ARTIGO
por João Marinho
Finalizado o pleito de 31 de outubro de 2010, Dilma Rousseff, do PT, tornou-se a 40a presidente do Brasil – e devo dizer que, como muitos eleitores, respirei aliviado com o término daquele segundo turno.
Sim, porque, verdade seja dita, as eleições 2010 “demoraram” a terminar, marcadas que foram por retrocessos em relação aos direitos humanos e aos direitos de minorias. Para mim, é algo que não vai deixar saudade – mas é algo de que precisamos nos lembrar: 2011 está aí, e é chegada a hora de pressionar ainda mais o poder público a fim de garantir nossos direitos constitucionais.
Aborto e saúde pública
Ainda no fim do primeiro turno, Dilma Rousseff começou a ser alvejada por suas posições em relação ao aborto. O mote da campanha de desmoralização foram suas declarações à revista Marie Claire, quando, entre outros pontos, mostrou-se favorável a tratar o tema como problema de saúde pública. E-mails panfletários circularam, dizendo ser a então candidata favorável a “matar criancinhas” e daí para baixo.
Ora, as posições de cada pessoa sobre o aborto são, antes de tudo, de foro íntimo – e há diferença entre uma posição pessoal, uma política pública e o respeito ao direito alheio.
A título de exemplo, cito uma amiga minha que é politicamente a favor da legalização, mas pessoalmente contra o aborto. O paradoxo é apenas aparente. Telma (nome fictício), católica, acredita que a vida começa na concepção e jamais se veria fazendo um aborto – mas sabe que outras mulheres pensam diferente e entende que elas deveriam poder agir de acordo com sua consciência.
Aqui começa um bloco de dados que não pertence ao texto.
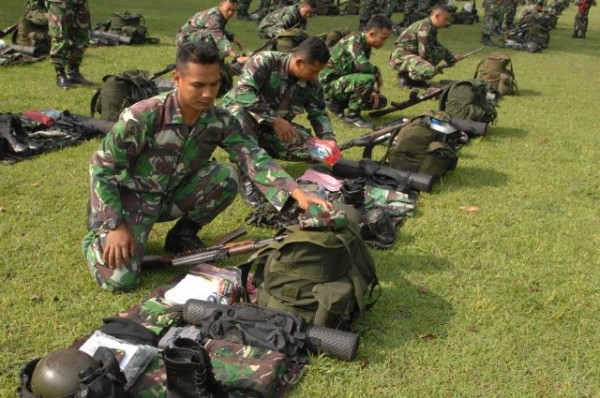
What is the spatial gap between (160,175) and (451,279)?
238 centimetres

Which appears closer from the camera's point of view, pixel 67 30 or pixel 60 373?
pixel 60 373

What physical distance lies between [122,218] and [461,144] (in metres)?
5.49

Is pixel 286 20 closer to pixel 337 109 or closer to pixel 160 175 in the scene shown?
pixel 337 109

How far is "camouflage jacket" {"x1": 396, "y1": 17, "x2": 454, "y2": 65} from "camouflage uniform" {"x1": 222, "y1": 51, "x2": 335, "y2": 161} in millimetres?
5277

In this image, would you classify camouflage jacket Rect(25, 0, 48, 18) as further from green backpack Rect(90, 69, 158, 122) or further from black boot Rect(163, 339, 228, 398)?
black boot Rect(163, 339, 228, 398)

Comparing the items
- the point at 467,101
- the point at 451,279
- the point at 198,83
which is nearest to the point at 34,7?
the point at 467,101

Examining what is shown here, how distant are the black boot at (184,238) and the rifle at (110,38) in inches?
381

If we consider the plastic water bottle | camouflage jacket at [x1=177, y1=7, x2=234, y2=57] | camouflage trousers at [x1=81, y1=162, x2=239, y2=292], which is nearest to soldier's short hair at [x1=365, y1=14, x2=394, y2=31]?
camouflage jacket at [x1=177, y1=7, x2=234, y2=57]

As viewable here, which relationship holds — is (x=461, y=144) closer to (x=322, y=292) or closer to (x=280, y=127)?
(x=280, y=127)

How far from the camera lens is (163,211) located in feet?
15.9

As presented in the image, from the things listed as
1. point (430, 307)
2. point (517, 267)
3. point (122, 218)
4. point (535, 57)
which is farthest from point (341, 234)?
point (535, 57)

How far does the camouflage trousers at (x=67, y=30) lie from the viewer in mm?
9594

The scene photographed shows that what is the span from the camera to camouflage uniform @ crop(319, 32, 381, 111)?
9.15 metres

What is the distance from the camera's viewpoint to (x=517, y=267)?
Result: 17.0 ft
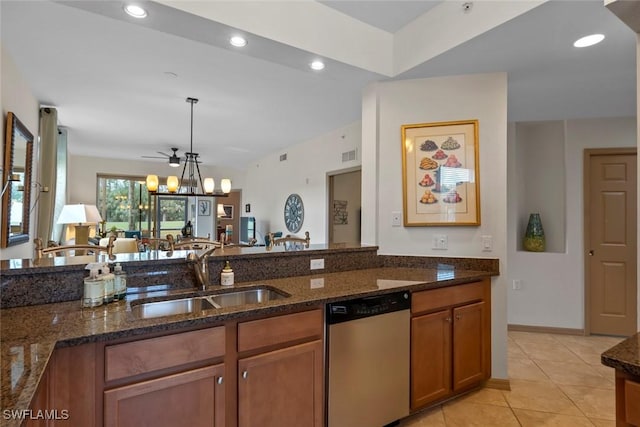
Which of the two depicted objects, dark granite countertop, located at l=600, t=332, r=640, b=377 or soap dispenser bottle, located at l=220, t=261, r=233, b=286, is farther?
soap dispenser bottle, located at l=220, t=261, r=233, b=286

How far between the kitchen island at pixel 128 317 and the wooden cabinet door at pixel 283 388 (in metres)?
0.21

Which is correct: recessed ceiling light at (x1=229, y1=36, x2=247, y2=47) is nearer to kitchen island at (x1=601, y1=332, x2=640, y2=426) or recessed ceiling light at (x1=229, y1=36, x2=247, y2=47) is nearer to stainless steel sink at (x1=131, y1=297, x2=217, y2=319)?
stainless steel sink at (x1=131, y1=297, x2=217, y2=319)

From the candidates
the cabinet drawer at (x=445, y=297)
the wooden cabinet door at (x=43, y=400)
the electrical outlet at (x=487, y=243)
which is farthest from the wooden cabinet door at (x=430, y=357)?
the wooden cabinet door at (x=43, y=400)

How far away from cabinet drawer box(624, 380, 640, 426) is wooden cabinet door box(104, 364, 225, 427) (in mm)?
1416

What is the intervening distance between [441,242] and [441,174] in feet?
1.82

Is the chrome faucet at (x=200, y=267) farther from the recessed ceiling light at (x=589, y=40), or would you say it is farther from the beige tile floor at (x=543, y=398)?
the recessed ceiling light at (x=589, y=40)

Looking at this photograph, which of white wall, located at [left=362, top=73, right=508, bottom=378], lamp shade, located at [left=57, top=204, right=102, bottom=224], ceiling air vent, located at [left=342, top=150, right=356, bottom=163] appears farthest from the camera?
ceiling air vent, located at [left=342, top=150, right=356, bottom=163]

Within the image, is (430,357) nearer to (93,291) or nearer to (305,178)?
(93,291)

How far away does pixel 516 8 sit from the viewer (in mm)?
1935

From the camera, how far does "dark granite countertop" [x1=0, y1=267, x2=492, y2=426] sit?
0.91 meters

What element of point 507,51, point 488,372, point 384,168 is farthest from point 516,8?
point 488,372

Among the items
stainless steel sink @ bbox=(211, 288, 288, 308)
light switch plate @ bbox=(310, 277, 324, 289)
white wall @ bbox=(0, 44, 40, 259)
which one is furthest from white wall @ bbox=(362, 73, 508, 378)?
white wall @ bbox=(0, 44, 40, 259)

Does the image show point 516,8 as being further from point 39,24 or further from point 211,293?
point 39,24

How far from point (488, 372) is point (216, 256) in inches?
86.3
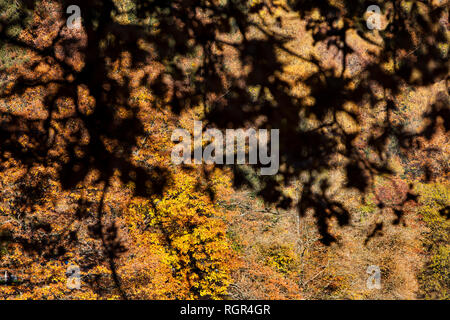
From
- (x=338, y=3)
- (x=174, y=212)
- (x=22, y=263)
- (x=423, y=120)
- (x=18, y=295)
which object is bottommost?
(x=18, y=295)

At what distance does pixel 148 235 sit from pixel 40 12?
5.91 metres

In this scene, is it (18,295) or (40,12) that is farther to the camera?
(40,12)

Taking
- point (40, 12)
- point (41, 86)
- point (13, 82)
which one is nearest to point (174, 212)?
point (41, 86)

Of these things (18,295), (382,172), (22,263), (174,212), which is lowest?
(18,295)

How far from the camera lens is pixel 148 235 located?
24.3 feet

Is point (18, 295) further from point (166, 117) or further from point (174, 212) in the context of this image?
point (166, 117)

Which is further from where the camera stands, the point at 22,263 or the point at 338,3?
the point at 338,3

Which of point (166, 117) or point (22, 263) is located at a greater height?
point (166, 117)

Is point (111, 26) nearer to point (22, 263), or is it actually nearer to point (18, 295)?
point (22, 263)

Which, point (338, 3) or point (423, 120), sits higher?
point (338, 3)

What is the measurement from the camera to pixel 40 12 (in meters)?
7.74

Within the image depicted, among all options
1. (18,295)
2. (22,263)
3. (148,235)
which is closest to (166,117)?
(148,235)

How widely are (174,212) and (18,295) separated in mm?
3938

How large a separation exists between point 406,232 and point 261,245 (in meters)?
3.28
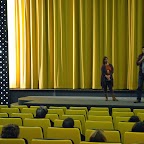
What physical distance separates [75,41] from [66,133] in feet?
27.7

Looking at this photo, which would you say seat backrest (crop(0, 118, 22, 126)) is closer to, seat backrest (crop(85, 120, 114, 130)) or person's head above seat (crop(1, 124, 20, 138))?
Answer: seat backrest (crop(85, 120, 114, 130))

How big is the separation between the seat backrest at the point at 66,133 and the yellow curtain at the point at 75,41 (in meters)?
7.76

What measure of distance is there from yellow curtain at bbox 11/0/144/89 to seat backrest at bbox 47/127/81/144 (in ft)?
25.5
Telma também sabe que são inúmeras as que morrem em clínicas clandestinas e que a legalização poderia ajudar a conter essa carnificina. Até porque, se sobreviver a ela, a mulher pode ir presa, sem ganho social algum, para ela ou para sua comunidade – e é um engodo acreditar que alguém decide abortar como se fosse a uma loja comprar roupas novas.
Quem é contra o aborto, portanto, não pode fechar os olhos para a realidade. Não pode negar que o aborto é, ao menos também, uma questão de saúde pública – mas, de uma hora para outra, dizer isso virou pecado.
Pecado é uma palavra que cai bem, pois, a partir daí, houve uma escalada da temática religiosa, e assistimos a ambas as campanhas fazerem concessões preocupantes a setores reacionários dentro das igrejas.
Gays e partidarismos
Como resultado, por pouco, não vimos naufragar integralmente a agenda de direitos gays. O PLC 122/2006, que criminaliza a homofobia, foi objeto de críticas e de promessas de veto. Afinal, ele supostamente “amordaçaria” os religiosos. Os candidatos se declararam a favor da união civil gay, mas – derrapada! – disseram que casamento era coisa de igreja, como, se no Brasil, não existisse casamento civil.
Nesse sentido, faltou, no meu entender, assessoria da ala gay de ambos os partidos, o Setorial LGBT do PT e o Diversidade Tucana. Faltou puxar a orelha dos candidatos sobre a questão do casamento e atualizá-los sobre o atual substitutivo do PLC, que nem mesmo fala de religião.
Se há o que aprender com essas eleições, agora finalizadas, é que é chegada a hora de gays, lésbicas e afins se envolverem mais com política, se comprometerem a eleger candidatos que verdadeiramente nos apoiem, saber pressioná-los e até mesmo retirar o apoio quando não atendidos – como os religiosos, aliás, fizeram.
Àqueles que militam em partidos, isso é ainda mais necessário, bem como a coragem para enfrentar a homofobia dentro de suas próprias agremiações. Enquanto cidadãos gays, nossos interesses imediatos não podem ser engolidos por estratégias partidárias – e nossas demandas não podem esperar por “outras coisas mais importantes”.